[WHAT YOU ARE ASKED TO DO]
Only the lines from the one with "From the group" onward are wanted, through the last line of the entries, set down exactly.

>> start EXCERPTED RECORDS

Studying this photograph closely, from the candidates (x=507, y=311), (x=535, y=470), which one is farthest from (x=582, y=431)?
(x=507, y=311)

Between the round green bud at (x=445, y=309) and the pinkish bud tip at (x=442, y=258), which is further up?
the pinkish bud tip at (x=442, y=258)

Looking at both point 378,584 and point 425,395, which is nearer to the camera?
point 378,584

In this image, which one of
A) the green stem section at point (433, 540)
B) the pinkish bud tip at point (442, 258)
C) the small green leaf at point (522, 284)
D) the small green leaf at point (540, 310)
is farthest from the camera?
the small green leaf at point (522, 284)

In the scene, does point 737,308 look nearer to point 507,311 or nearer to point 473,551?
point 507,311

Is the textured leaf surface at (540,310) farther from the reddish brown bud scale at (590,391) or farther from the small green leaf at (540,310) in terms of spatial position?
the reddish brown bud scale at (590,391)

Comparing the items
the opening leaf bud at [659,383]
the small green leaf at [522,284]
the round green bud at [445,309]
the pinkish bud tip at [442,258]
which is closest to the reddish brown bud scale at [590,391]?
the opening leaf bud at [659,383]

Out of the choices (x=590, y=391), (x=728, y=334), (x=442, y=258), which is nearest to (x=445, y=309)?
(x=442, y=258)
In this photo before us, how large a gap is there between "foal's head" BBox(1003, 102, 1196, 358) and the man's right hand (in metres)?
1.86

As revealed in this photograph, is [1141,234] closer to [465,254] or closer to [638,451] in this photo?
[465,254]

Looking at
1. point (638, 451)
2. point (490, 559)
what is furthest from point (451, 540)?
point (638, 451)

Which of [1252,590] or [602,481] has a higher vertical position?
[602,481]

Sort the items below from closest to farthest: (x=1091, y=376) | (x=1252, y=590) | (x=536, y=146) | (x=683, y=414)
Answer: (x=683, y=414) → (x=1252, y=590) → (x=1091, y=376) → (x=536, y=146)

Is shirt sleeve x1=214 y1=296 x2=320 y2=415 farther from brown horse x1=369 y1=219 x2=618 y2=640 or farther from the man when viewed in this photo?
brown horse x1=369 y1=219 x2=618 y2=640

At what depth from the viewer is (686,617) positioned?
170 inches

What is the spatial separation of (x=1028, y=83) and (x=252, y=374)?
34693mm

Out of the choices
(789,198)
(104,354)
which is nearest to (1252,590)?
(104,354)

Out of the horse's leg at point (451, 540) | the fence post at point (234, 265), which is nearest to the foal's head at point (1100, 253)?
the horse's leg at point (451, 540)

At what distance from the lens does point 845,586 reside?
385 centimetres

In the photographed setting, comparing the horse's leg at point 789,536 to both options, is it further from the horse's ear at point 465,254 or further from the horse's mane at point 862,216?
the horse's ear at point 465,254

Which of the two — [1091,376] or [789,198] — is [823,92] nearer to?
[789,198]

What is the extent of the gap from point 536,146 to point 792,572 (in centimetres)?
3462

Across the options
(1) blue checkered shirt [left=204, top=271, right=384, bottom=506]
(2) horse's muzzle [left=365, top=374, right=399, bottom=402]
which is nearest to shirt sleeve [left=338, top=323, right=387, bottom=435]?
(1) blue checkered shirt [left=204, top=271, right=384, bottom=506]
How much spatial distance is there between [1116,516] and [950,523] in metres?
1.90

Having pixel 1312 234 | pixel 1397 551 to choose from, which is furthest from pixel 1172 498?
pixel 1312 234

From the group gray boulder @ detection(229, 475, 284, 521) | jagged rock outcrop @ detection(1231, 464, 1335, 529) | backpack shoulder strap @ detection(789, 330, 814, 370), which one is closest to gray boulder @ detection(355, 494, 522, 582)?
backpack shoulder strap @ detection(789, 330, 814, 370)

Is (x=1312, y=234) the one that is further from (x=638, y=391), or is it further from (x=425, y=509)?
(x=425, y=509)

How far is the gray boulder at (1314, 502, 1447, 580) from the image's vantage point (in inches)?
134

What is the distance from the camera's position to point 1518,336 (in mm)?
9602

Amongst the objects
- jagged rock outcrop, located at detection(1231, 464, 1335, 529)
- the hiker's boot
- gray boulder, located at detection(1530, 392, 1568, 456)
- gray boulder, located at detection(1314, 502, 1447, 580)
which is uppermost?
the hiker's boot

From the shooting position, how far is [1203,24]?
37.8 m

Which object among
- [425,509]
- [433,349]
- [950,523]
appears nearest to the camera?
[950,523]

>> end EXCERPTED RECORDS

[WRITTEN SOLUTION]
From the group gray boulder @ detection(229, 475, 284, 521) | jagged rock outcrop @ detection(1231, 464, 1335, 529) | backpack shoulder strap @ detection(789, 330, 814, 370), which one is closest to gray boulder @ detection(355, 494, 522, 582)?
backpack shoulder strap @ detection(789, 330, 814, 370)

Is (x=1312, y=234) the one that is further from (x=638, y=391), or is it further from (x=425, y=509)?
(x=425, y=509)

How far is the gray boulder at (1314, 502, 1447, 580) from the image's vantage point (in inches)?
134

What is the distance from the camera's position to point 1518,336 (in mm)?
9602

Amongst the objects
- jagged rock outcrop, located at detection(1231, 464, 1335, 529)
- the hiker's boot
- gray boulder, located at detection(1530, 392, 1568, 456)
- gray boulder, located at detection(1314, 502, 1447, 580)
which is uppermost?
the hiker's boot

From the shooting position, how far is [1203,24]?
37.8 m

Which object among
- [425,509]
- [433,349]
- [950,523]
appears nearest to the camera?
[950,523]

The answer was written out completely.